Nous avons identifié deux types de discours : celui narratif et celui qui tombe comme un couperet et qui, tranchant avec la narration, constitue comme une incursion de l’auteur dans le récit. Ce sont des apostrophes à l’auditoire. Des sortes d’interpellations permettant de dialoguer avec le public.
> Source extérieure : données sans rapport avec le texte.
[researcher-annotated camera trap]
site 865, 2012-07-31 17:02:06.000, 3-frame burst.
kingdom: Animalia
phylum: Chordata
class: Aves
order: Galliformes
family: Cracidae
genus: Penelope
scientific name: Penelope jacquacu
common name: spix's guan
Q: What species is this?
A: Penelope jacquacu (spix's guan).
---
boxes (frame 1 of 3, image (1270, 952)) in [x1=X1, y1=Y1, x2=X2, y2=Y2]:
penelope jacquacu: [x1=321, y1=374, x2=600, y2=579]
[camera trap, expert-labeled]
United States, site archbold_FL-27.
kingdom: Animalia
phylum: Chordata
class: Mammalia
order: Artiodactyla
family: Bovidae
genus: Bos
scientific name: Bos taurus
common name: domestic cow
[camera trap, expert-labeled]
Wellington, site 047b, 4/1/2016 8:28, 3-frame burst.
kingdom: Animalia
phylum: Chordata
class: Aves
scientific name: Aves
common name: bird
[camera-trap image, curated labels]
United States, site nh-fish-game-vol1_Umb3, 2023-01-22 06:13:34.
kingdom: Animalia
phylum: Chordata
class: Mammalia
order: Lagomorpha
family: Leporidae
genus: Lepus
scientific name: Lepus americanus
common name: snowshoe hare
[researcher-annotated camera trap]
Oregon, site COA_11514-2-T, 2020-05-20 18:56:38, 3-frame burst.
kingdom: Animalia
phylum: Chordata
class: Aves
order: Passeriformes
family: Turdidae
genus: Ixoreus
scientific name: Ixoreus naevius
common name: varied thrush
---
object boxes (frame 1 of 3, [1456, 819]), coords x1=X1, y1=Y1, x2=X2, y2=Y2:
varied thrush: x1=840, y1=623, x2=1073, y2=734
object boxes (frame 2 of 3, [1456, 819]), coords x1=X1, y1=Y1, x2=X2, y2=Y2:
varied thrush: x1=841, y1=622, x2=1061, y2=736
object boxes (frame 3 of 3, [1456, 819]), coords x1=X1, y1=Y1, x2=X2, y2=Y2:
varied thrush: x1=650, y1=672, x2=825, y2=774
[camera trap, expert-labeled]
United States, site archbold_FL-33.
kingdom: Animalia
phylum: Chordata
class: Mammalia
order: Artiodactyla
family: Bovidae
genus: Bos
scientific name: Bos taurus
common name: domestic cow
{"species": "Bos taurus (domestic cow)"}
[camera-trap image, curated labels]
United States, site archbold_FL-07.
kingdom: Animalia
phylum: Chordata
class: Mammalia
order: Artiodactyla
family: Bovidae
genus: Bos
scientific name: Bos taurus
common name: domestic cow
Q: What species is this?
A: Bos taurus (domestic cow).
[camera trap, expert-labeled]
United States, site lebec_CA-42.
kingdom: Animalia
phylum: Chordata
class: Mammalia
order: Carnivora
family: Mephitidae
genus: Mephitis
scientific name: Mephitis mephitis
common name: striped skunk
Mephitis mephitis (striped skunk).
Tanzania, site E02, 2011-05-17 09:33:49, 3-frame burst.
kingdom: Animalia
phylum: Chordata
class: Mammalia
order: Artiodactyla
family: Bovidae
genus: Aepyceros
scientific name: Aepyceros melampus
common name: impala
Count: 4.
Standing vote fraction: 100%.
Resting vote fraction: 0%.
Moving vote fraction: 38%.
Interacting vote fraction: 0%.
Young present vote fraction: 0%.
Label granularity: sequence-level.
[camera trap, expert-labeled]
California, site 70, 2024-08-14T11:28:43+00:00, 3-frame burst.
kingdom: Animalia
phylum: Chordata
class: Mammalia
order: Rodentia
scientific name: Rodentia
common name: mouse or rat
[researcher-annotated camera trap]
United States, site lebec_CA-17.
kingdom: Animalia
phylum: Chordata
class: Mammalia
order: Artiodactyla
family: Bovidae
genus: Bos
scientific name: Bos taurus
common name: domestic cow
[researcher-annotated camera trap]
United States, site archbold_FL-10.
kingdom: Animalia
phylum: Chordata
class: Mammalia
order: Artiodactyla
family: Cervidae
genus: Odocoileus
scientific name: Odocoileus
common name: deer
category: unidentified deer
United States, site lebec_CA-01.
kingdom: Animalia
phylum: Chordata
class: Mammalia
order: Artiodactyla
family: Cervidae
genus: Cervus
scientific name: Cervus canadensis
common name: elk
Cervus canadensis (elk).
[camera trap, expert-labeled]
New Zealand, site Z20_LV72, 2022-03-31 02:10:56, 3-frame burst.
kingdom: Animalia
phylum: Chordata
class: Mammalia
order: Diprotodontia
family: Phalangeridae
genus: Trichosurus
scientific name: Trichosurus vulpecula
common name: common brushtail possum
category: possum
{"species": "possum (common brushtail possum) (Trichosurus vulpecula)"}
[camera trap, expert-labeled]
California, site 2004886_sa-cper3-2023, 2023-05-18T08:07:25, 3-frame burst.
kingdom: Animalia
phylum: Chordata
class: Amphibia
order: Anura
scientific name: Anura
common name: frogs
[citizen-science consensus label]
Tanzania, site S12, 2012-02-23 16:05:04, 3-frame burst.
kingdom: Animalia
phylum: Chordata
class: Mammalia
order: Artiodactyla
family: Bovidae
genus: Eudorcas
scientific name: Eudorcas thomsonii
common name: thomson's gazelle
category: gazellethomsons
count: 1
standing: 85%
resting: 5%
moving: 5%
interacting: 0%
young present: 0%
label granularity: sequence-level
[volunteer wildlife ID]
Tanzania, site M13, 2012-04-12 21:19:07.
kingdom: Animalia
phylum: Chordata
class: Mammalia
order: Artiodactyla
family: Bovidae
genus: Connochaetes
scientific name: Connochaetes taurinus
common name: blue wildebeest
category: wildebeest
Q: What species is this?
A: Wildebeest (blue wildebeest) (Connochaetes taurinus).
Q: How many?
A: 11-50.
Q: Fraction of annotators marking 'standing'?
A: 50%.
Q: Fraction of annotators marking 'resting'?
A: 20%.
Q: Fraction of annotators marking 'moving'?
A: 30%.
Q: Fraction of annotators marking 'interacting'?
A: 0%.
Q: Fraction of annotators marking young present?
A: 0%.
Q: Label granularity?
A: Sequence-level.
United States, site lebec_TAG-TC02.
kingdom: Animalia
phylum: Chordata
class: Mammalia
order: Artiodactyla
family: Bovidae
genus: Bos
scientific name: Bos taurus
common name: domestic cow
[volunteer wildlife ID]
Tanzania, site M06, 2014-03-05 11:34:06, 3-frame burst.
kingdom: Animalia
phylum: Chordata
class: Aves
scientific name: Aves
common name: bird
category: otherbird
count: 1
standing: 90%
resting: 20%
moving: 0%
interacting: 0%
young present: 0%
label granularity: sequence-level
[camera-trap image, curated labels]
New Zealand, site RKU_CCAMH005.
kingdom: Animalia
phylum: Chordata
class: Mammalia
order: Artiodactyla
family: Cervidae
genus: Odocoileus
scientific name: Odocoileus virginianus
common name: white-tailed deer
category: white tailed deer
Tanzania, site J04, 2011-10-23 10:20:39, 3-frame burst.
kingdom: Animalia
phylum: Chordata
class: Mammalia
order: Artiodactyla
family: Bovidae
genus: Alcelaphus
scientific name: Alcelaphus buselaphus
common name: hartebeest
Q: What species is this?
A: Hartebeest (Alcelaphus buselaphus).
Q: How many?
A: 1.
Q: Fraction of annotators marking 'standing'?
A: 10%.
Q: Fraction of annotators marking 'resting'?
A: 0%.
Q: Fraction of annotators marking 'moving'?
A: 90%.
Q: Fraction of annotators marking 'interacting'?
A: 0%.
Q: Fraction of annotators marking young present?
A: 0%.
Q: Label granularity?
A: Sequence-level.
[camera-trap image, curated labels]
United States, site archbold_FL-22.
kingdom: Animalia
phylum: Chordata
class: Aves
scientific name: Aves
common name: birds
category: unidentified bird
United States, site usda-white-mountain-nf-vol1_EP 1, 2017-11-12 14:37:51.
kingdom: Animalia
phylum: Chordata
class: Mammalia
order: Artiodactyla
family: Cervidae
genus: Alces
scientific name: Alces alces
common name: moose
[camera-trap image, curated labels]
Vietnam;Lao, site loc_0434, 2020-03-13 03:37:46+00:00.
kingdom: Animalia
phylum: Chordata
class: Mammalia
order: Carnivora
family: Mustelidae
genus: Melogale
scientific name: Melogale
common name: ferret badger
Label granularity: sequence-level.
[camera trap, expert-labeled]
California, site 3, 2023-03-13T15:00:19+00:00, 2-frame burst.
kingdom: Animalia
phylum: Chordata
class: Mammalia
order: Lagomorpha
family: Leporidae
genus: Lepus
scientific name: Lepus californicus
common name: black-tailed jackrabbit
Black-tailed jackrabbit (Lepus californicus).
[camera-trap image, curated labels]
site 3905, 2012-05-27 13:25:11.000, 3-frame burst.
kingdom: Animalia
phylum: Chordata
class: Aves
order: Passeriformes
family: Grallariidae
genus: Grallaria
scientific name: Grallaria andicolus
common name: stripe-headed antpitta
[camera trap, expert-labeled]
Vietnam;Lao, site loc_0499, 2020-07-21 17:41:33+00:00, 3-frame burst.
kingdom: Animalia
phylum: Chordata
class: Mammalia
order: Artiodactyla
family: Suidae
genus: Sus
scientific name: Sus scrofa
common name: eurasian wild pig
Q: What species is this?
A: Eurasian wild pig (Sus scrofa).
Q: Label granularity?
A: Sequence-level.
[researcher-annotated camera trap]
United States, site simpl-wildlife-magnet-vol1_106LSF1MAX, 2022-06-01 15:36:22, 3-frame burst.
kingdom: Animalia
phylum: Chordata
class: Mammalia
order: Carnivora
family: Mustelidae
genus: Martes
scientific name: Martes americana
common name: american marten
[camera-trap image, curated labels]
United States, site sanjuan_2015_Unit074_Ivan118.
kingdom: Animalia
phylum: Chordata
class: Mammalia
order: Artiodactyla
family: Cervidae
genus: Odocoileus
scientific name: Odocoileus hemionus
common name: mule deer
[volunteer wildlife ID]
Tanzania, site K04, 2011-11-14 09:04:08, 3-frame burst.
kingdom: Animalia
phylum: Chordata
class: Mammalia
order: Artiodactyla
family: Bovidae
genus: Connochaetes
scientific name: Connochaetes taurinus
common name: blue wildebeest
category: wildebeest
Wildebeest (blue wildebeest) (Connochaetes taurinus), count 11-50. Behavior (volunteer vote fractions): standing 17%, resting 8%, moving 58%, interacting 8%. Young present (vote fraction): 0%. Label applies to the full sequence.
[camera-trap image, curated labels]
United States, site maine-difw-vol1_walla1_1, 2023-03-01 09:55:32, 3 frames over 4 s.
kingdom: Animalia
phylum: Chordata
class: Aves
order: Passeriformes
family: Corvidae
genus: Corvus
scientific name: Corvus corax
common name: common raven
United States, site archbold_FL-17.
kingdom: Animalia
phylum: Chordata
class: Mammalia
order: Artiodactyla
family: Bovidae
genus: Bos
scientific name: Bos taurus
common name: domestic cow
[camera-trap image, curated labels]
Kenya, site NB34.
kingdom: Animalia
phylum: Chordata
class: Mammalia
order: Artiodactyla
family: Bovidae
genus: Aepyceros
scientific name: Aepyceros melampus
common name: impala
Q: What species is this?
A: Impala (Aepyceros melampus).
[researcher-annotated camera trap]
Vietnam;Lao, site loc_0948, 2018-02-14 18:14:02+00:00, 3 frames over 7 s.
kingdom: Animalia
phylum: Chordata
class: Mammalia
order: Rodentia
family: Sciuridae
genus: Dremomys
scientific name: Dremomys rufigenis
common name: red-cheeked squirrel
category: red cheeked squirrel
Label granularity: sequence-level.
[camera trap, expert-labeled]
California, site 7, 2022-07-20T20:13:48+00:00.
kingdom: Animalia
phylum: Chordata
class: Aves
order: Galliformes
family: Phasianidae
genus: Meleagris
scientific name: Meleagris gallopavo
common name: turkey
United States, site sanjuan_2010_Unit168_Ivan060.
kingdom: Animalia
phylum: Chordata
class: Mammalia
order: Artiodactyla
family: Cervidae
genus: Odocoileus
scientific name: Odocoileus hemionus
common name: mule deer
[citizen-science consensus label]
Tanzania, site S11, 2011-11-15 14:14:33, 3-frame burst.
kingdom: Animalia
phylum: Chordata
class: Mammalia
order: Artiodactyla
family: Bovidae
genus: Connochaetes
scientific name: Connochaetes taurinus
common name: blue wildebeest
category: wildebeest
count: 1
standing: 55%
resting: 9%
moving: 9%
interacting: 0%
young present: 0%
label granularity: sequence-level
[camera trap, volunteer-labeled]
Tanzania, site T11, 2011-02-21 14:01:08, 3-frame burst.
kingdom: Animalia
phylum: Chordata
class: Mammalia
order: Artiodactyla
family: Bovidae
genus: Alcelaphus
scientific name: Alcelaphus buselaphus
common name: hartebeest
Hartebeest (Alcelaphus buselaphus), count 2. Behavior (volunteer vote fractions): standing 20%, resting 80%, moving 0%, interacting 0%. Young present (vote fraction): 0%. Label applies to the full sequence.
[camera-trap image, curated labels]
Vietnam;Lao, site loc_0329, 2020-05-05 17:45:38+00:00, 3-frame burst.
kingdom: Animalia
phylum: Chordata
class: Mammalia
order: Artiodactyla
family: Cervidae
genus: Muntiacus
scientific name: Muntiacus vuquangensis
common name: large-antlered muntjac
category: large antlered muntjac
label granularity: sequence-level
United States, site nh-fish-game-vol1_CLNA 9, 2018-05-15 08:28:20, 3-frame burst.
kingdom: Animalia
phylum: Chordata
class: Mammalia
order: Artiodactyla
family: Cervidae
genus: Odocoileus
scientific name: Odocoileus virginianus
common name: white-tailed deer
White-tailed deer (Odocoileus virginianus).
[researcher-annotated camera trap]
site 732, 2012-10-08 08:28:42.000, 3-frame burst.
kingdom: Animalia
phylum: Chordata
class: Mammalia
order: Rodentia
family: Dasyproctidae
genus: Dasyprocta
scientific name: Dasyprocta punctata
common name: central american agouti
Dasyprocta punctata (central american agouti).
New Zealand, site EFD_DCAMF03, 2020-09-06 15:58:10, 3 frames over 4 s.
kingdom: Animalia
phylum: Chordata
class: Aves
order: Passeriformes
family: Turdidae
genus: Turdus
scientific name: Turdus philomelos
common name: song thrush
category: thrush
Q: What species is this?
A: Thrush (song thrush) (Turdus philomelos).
  1. 1. La jubilation par l’agression verbale

Après la polémique avec l’auteur, le personnage accepte d’assumer la charge de narrateur, cependant, en contrepartie, il profitera de cette situation pour tirer à boulets rouges sur l’auteur, sa race, son ethnie, etc. Le cousinage à plaisanterie qui le lie à son vis-à-vis lui donne ce droit et sa fonction de récitant garantissant sa prééminence sur ce dernier lui fournit l’occasion d’user et même d’abuser de ce droit inaliénable [3]. C’est pour ces raisons que le Sérère ne rate aucune occasion de couvrir son cousin d’insultes et le ton en est donné depuis l’introduction comme nous l’avons déjà noté. Pour justifier son acte, il soutiendra :

« Soit ! nous sommes cousins puisque les légendes le disent. Du même sang peut-être, de la même étoffe, non ! Toi, l’ignoble berger, moi le noble Sérère ! A toi les sinistres pastourelles et les déplorables églogues ; à moi les hymnes viriles des chasseurs. A toi l’écuelle à traire et la corde à neuf nœuds ; à moi la houe du semeur de mil. A toi la calebasse de lait, à moi la gourde de vin de palme… Les ancêtres nous ont donné tous les droits, sauf celui de faire la guerre. Nous pouvons chahuter à loisir et vomir les injures qui nous plaisent. Entre nous, toutes les grossièretés sont permises. Au village, ils ont un mot pour ça : la parenté à plaisanteries » (p. 12-13).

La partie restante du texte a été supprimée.